Organisasi Pekerja Seluruh Indonesia (OPSI) mengumumkan hasil survei terbarunya mengenai ketenagakerjaan di dalam negeri. Dari survei tersebut OPSI berkesimpulan PHK sepanjang tahun 2009 diproyeksikan bakal dialami oleh 2,657 juta orang pekerja.
Di sisi lain,OPSI melihat defisit antara upah diterima dengan konsumsi yang dikeluarkan pekerja kian melebar. Survei bertajuk "Indeks Daya Beli Pekerja & Indeks Persepsi Pekerja" tersebut digelar OPSI pada sejumlah industri penyerap tenaga kerja di empat kota, yakni Medan, Jabodetabek, Bandung, dan Surabaya.
Presiden OPSI Yanuar Rizky mengungkapkan, hasil rekonfirmasi data antara indeksdaya belipekerja-OPSIdengan kondisi penjualan serta tren respons efisiensi yang diarahkan perusahaan, menghasilkan angka risiko 9,49 persen dari 28 juta pekerja formal di seluruh sektor industri. Dengan kata lain, 2.657.200 orang terancam PHK.
"Kita tentu kaget, jika mendengar 2,65 juta orang terancam PHK.Tapi suka tidak suka, tren menunjukan PHK telah terjadi, meski saat ekonomi baik," ujar Yanuar di Jakarta Kamis 6 Februari kemarin.
Proyeksi itu, tegas dia, tidaklah berlebihan. Pasalnya, dengan menggunakan metode penghitungan berbeda, proyeksi sejumlah lembaga seperti Asosiasi Pengusaha Indonesia (Apindo) dan Organisasi Buruh Internasional (ILO) juga memperoleh angka risiko 9-10 persen.
Terkait daya beli pekerja, lanjut Yanuar, perkembangannya mengalami pelemahan hingga 21,18 persen secara tahunan (year on year), meski menguat tipis 1,17 persen dalam hitungan triwulan IV dibanding triwulan sebelumnya. Hitungan ini didapat dari survei OPSI pada 1.000 responden dengan tingkat upah Rp1-15 juta per bulan di empat kota.
Pelemahan indeks daya beli tahunan, tutur dia, terjadi karena rata-rata biaya pengeluaran untuk komoditas utama seperti pangan tetap tinggi.Terkait daya beli tersebut, lanjut dia, survei menemukan adanya pertumbuhan defisit antara upah dan konsumsi pekerja hingga 3,61 persen. Pada triwulan IV/ 2008, belanja konsumsi seorang pekerja mencapai 233,9 persen, naik dari 229,23 persen triwulan sebelumnya.

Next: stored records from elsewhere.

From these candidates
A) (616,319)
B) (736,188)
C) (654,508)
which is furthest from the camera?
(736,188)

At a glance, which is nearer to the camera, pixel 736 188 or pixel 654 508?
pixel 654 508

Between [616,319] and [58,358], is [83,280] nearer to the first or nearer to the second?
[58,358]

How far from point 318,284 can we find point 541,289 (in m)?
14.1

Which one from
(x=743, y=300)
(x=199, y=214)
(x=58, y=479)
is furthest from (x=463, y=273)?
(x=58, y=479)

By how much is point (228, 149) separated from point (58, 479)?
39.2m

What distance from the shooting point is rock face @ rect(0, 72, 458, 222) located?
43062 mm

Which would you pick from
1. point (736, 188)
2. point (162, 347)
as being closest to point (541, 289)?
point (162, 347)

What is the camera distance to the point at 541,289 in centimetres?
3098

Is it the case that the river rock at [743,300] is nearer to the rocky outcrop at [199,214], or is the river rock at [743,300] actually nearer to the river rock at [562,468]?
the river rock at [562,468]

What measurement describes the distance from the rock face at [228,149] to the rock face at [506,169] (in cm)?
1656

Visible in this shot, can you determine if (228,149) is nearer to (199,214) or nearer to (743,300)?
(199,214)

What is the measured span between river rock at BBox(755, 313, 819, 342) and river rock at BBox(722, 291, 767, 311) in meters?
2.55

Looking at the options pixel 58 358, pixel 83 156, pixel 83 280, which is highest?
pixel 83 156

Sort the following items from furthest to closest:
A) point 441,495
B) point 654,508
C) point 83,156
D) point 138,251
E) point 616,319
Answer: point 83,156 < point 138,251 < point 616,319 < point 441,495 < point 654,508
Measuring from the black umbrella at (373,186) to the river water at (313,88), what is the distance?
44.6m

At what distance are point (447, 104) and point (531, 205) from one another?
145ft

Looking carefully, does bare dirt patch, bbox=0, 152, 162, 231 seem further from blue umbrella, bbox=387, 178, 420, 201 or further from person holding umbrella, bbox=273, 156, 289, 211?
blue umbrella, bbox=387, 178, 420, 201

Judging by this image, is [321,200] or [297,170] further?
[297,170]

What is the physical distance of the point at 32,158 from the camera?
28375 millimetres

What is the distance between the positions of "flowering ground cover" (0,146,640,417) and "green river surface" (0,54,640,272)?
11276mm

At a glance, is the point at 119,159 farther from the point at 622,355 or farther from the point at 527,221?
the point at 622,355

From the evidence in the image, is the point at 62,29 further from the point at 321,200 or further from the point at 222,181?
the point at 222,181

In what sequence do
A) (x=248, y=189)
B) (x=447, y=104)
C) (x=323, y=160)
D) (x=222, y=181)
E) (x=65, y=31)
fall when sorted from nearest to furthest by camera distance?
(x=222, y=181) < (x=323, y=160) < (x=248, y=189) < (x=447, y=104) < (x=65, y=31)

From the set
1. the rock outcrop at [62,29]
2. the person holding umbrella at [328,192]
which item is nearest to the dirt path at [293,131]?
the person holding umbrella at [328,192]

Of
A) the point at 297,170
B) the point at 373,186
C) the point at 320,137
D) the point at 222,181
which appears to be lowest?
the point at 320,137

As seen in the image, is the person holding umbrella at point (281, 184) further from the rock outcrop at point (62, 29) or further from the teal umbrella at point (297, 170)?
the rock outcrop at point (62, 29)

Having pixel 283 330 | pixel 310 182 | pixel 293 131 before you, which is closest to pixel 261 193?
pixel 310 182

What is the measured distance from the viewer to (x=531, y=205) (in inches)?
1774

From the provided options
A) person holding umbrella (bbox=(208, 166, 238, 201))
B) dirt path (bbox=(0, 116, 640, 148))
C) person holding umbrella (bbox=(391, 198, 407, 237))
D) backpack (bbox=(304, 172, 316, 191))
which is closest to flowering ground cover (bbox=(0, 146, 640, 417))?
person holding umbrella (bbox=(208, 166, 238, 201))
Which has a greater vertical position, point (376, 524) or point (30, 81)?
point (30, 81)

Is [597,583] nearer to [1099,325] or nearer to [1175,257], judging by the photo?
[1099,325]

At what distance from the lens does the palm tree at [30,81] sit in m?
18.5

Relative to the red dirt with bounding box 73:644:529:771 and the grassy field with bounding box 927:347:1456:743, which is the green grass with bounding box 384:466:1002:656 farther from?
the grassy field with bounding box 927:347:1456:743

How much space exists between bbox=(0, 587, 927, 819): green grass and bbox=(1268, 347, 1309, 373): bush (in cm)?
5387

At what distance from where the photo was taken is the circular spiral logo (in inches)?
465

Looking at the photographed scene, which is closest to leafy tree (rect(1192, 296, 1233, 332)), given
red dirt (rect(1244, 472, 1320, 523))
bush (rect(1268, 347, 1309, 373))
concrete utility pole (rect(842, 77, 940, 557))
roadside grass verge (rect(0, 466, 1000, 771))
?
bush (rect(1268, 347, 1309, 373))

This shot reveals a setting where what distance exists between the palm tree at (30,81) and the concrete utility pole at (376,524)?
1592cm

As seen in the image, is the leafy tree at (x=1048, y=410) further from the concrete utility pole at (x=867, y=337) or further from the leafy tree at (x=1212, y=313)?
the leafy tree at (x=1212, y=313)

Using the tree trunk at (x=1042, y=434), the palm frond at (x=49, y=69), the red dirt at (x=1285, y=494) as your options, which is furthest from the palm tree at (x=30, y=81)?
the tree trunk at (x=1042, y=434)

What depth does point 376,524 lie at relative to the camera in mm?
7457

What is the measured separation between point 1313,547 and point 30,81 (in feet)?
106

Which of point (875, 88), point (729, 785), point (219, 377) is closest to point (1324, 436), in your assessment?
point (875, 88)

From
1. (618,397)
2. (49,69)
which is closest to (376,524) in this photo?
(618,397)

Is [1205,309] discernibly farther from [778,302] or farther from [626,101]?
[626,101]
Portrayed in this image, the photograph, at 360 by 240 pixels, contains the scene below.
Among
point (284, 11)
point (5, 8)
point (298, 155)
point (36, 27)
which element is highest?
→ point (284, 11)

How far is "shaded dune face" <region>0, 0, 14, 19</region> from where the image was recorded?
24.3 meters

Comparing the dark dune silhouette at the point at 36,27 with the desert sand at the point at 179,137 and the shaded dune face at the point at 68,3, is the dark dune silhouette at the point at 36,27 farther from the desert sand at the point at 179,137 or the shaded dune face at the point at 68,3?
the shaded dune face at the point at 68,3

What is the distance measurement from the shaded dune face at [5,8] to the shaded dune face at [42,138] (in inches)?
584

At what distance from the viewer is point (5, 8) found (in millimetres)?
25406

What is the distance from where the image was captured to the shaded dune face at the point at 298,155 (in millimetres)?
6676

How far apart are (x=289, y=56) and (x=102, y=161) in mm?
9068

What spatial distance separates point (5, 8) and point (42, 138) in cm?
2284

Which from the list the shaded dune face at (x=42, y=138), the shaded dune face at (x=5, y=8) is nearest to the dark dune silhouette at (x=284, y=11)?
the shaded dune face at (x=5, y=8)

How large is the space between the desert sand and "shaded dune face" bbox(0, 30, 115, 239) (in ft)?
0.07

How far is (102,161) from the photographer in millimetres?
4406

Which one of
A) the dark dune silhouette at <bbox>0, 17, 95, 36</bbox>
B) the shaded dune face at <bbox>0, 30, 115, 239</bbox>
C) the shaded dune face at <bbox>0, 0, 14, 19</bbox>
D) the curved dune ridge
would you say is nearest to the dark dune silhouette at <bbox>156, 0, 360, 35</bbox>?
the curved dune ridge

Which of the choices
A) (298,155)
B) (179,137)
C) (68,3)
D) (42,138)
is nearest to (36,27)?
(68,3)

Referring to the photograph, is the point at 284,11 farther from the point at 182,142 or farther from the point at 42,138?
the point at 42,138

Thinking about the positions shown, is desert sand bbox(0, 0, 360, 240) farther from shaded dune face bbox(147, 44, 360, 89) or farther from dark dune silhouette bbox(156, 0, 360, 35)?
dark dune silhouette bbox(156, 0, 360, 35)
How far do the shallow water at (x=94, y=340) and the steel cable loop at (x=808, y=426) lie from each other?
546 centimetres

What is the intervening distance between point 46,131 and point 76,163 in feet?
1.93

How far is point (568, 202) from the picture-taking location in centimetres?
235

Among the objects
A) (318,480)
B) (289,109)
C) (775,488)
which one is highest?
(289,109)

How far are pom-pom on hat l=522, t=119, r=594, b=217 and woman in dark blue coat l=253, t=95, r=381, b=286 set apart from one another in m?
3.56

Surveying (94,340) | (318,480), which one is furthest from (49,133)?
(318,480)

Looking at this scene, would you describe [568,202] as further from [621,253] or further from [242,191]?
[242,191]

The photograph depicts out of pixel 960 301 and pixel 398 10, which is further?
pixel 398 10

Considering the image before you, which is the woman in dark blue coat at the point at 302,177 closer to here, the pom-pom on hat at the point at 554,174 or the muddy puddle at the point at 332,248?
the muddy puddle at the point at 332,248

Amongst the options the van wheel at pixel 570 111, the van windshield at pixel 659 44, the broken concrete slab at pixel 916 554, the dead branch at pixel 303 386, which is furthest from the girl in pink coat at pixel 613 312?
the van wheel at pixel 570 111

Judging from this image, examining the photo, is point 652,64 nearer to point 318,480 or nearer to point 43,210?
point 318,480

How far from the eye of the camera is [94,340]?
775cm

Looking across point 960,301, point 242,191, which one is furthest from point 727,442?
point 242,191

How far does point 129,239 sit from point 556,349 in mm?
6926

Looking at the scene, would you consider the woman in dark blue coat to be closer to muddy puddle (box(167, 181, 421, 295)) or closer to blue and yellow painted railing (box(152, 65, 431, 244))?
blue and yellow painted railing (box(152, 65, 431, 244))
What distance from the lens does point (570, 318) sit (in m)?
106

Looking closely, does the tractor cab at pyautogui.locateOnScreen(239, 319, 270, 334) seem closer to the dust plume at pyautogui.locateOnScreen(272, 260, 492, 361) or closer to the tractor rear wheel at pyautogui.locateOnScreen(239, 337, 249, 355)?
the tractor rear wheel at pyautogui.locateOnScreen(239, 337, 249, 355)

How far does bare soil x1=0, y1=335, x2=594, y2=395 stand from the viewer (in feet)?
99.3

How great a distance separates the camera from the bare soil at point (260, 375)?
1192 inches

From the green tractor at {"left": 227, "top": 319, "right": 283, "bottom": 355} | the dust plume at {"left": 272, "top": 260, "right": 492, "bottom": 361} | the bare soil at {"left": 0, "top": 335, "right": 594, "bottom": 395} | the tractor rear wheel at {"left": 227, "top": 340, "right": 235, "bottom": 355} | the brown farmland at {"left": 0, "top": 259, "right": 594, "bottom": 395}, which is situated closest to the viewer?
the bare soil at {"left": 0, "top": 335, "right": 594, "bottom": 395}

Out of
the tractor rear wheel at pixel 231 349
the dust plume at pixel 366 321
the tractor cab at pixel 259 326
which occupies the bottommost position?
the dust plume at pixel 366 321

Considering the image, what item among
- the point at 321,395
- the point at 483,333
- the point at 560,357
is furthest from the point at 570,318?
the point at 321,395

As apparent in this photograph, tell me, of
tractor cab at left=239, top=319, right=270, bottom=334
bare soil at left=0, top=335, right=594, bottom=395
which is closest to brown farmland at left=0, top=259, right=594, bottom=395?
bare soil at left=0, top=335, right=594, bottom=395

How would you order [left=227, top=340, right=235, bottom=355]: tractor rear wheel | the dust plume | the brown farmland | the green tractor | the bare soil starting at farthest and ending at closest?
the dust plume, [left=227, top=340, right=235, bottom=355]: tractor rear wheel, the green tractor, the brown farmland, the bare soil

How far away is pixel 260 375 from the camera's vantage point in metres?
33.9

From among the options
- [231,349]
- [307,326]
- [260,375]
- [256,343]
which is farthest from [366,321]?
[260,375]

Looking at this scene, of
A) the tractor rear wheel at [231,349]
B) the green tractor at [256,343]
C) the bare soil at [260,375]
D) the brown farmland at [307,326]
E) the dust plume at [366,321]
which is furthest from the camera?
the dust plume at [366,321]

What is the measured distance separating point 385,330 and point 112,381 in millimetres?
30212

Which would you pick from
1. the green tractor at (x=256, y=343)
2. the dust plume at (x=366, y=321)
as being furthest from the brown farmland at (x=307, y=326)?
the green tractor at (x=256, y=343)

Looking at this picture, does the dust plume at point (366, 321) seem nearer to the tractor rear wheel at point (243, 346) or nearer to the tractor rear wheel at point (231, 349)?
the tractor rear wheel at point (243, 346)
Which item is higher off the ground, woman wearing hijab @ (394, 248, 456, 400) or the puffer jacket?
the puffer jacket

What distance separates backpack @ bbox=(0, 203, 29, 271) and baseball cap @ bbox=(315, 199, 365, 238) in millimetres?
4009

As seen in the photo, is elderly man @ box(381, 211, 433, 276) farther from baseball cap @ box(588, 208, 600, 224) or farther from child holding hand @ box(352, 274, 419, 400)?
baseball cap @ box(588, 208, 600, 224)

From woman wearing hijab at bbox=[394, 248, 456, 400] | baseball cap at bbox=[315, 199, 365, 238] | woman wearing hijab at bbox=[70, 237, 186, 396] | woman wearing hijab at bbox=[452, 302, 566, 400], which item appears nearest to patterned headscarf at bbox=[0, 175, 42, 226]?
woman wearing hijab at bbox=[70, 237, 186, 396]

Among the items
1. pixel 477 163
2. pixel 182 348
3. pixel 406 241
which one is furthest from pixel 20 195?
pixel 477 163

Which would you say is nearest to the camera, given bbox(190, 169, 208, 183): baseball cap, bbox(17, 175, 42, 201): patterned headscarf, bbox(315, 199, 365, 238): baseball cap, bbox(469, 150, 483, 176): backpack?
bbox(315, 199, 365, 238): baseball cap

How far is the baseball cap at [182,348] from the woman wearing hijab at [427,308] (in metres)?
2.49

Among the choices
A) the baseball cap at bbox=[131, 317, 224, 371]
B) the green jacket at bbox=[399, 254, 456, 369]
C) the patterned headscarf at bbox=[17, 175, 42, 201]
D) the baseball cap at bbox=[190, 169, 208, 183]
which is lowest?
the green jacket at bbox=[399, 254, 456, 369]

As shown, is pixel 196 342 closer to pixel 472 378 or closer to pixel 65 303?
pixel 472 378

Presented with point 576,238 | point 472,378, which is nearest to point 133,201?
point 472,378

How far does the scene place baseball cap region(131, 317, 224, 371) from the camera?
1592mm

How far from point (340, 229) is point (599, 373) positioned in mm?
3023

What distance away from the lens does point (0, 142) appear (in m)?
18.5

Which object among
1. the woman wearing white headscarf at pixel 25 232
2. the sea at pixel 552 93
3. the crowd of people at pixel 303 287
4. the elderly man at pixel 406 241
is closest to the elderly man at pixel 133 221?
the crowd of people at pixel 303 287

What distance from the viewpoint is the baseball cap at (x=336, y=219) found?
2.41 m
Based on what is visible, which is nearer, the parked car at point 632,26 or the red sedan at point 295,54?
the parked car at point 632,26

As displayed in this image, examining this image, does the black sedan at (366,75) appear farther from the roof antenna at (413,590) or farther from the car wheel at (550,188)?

"Defisitnya dihitung antara asumsi upah yang diterima 100 persen dikurang belanja upah. Bila konsumsinya 233,9 persen dikurangi upah 100 persen, maka pekerja harus menomboki biaya pengeluaran sebesar 133,9 persen," paparnya. Defisit antara upah dengan konsumsi ini menyebabkan tingginya ketergantungan pekerja pada alternatif pembiayaan kartu kredit, yakni menjadi sebesar 55,11 persen.
Selanjutnya adalah ketergantungan utang kepada koperasi karyawan 29,55 persen dan utang kepada keluarga 9,33 persen. Sekretaris Jenderal Serikat Pekerja Seluruh Indonesia (SPSI) Reformasi Ari Sunarijati menilai, terus melebarnya defisit antara tingkat upah dan konsumsi yang dibayarkan pekerja sulit dihindari.
Pasalnya,hingga saat ini syarat-syarat tingkat kelayakan hidup pekerja belum sepenuhnya dipenuhi pengusaha sesuai Undang-Undang No 13/2003 tentang Ketenagakerjaan.
"Berdasar UU itu, ada sekitar 55 item untuk bisa dikatakan hidup layak. Dari jumlah itu hanya 43 item yang disepakati untuk dipenuhi pengusaha setelah campur tangan pemerintah," katanya.